Review: Lincoln and His Admirals

Lincoln and His Admirals by Craig L. Symonds

Product Details

  • Hardcover: 448 pages
  • Publisher: Oxford University Press, USA (October 17, 2008)
  • Language: English
  • ISBN-10: 0195310225
  • ISBN-13: 978-0195310221

If this book is not a finalist for a major award in Lincoln and Civil War history, we will have a gross injustice. This intelligent, interesting, readable book is one of the most original informative Civil War histories I have read this year. The author is retired from the U.S. Naval Academy after 30 years of teaching. During that time, he won both the Naval Academy’s “Excellence in Teaching” award (1988) and its “Excellence in Research” award (1998). This shows in his ability to construct a sentence that contains a lot of information without boring or losing the reader.

His portraits of the players are excellent. We never lose sight of the fact that they have not read the history book and do not know what is happening. Each crisis has the feel of current events unfolding as we read. Lincoln’s management style is fully developed and we understand what a masterful politician he is. The fighting between the departments of State, War and Navy are fully developed and completely understandable. While the book is written from the Navy’s perspective, the author never takes sides and faithfully reports the whole story.

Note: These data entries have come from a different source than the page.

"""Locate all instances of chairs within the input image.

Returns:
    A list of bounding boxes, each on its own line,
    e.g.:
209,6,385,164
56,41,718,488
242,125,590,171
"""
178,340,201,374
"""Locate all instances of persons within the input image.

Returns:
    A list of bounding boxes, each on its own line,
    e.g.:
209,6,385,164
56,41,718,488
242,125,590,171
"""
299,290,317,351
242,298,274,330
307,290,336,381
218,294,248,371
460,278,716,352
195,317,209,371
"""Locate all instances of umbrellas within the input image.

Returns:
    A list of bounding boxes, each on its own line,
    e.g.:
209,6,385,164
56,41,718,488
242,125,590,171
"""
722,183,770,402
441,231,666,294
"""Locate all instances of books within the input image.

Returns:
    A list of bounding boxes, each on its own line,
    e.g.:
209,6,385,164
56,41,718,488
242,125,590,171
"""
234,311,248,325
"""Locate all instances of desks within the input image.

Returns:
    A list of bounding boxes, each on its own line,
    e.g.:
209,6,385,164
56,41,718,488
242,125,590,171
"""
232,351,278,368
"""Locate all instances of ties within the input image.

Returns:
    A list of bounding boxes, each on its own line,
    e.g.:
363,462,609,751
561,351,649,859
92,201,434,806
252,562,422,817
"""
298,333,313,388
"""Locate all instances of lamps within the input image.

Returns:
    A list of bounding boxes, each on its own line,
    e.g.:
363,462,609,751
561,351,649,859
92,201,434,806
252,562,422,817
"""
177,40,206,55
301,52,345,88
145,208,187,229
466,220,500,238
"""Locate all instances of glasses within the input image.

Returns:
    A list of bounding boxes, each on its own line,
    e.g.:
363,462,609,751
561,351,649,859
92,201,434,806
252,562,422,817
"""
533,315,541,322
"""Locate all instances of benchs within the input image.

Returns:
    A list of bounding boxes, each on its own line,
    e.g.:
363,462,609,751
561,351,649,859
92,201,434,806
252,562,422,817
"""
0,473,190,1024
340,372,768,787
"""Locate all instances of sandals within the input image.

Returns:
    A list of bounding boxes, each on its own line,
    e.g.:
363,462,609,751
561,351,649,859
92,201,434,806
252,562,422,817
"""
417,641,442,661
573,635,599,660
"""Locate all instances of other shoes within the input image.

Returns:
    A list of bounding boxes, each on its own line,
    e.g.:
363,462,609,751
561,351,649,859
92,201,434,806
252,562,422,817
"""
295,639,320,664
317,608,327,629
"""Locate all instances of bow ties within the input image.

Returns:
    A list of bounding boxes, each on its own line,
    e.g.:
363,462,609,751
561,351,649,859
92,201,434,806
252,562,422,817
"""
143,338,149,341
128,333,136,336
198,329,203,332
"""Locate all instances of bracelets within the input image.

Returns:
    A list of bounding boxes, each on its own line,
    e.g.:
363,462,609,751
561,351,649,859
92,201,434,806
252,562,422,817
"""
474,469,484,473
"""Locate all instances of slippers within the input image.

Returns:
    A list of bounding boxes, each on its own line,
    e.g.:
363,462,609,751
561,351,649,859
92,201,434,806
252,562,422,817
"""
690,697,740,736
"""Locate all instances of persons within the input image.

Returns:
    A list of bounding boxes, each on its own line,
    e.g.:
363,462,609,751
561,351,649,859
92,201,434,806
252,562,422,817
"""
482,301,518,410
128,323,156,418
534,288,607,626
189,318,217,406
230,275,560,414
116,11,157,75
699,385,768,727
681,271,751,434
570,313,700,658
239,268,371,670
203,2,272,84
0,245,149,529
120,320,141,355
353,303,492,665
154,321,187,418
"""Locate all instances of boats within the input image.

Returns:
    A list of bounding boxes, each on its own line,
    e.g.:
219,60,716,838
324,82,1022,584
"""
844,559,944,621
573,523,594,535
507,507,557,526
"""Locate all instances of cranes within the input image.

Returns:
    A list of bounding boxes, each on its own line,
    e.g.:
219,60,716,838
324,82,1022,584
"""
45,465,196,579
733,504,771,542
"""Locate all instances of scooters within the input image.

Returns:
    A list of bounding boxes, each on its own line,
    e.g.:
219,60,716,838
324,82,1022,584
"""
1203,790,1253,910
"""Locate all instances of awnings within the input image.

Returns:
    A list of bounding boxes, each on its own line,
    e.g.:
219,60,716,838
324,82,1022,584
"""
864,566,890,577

Most Civil War history ignores the Nay’s role. This book gives us a detailed history of naval operations and the development of combined Army Navy actions. Lincoln never had a quite day as President. He had just sat down when the problem of supplies at Fort Sumter dropped on him. The author provides a detailed account of the decision-making and the problems associated with that action. His account of the Trent Affair could be one of the best accounts in existence. The same can be said of his Red River Campaign and his discussion of the impact of cotton on the war.

This is not a book of blazing guns! It is a book of politics, technology and personalities interacting during war. Ambition, personal preferences and personality quirks make up the story. This is not a view of the war we often see but it is a very important view that we need to be aware of. Craig L. Symonds gives us this view in an entertaining and informative book that belongs in every library.